Zinger wrote that the officer’s response further escalates the situation, and while the behavioural technologist attempts to calm the situation, the officer ends the interview due to alleged “staff safety concerns.”
Zinger wrote that at no time during the interview did the behavioural technologist believe they were being threatened and that the offender was polite.
By that time, a group of four other officers had gathered at the exit of the room, which further agitated the offender, who then lunged toward the officers, attempting to strike one of them.
“The officers charge, tackling him to the floor. The inmate is held down by the weight of the four officers while lying prone. A nearby health practitioner reports later that an officer was kneeling across the inmate’s neck and that his face was purple. The inmate is seen gasping,” Zinger wrote. Some other officers are seen laughing at the inmate on video, he said.
After being handcuffed in the prone position, he was picked up and slammed against a steel door.
“He is searched while restrained in this position. He is then escorted, without incident, to an observation cell,” Zinger wrote.
Zinger wrote that, while still handcuffed, the inmate was forced onto the cell bed in a prone position with his face planted firmly onto the metal surface until his handcuffs were removed.
“The last officer to exit the cell is seen pinning the inmate’s head to the bed and applying a ‘pain compliance’ technique (forceful twisting and stretching of the arm and wrist) to maintain control as he exits the cell,” he wrote.
Zinger is concerned that similar incidents are becoming commonplace at the Millhaven Regional Treatment Centre.
“In 2018-19, my use of force review team identified a trend of inappropriate and/or unnecessary use of force incidents at Millhaven RTC. In the last fiscal year, the proportion of use of force incidents at Millhaven RTC deemed by my office to be inappropriate and/or unnecessary was much higher (28 per cent), compared to the proportion for all institutions (13 per cent). Remove Millhaven RTC from the estimate, and the overall national proportion drops to 9.3 per cent,” according to Zinger.
Zinger said the five treatment centres across Canada accounted for 20 per cent of all use of force incidents reviewed by his office in 2018-19 (296 out of 1,546).
One out of 10 incidents at the treatment centres was deemed unnecessary and/or inappropriate, the report said. Millhaven’s Regional Treatment Centre accounted for 80 per cent of the incidents among all Regional Treatment Centres.
Zinger recommends that CSC ensure security staff working in a Regional Treatment Centre be carefully recruited, suitably selected, properly trained and fully competent to carry out their duties in a secure psychiatric hospital environment.
Zinger also said the officers involved in the incident faced disciplinary action from CSC, actions that he considers important accountability measures.
“As RTCs are psychiatric facilities treating patients, every effort should be made to ensure force is used only when necessary,” he said.

* [GIVEN RECORDS]
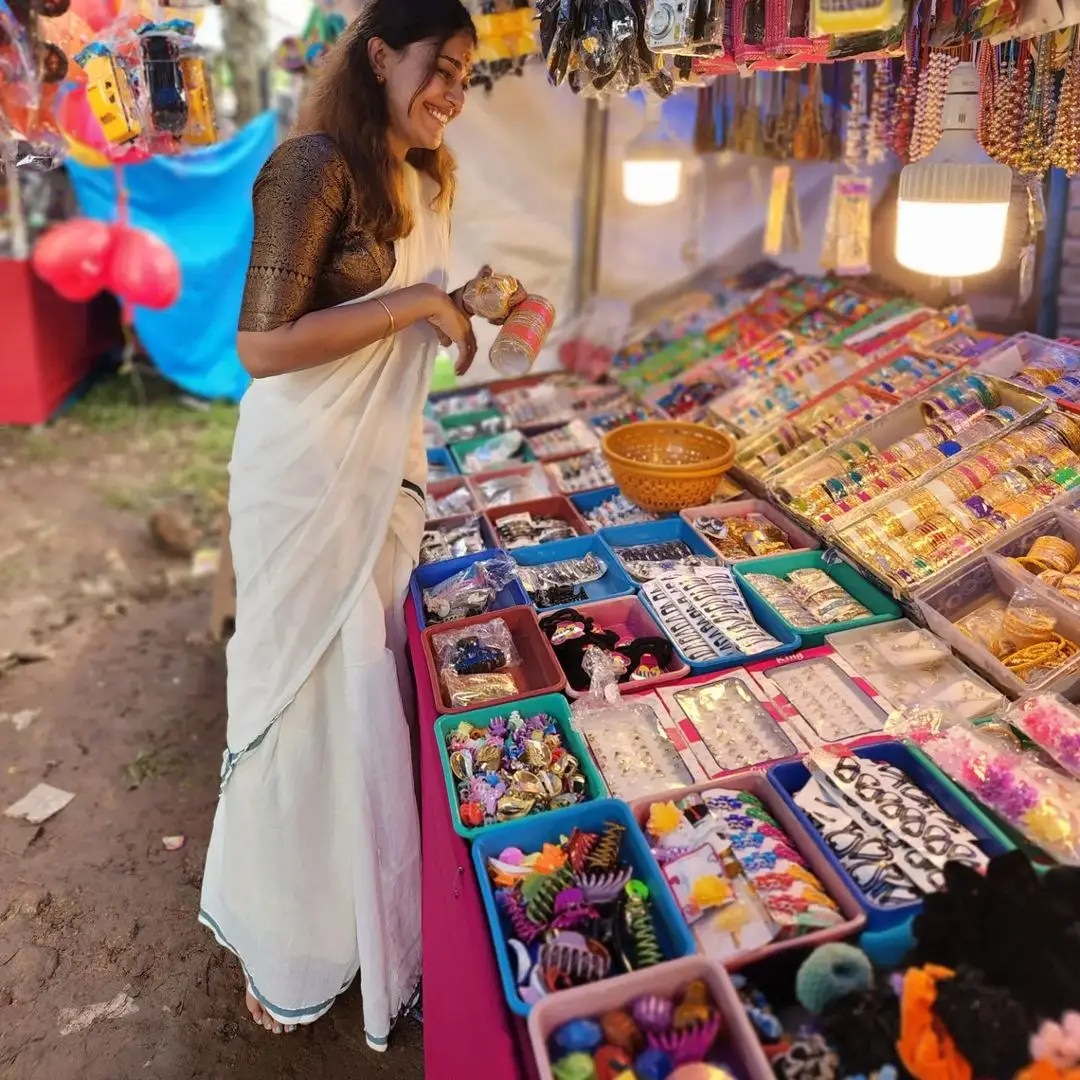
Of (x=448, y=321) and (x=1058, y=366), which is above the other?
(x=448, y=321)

...

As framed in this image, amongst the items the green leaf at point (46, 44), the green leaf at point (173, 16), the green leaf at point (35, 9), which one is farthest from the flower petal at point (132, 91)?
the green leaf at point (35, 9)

* [PROBLEM DETAILS]
According to the passage on use of force at Millhaven, what share of the use of force incidents at Millhaven RTC did Zinger's office deem inappropriate and/or unnecessary in the last fiscal year?

* [TASK OUTPUT]
28 percent.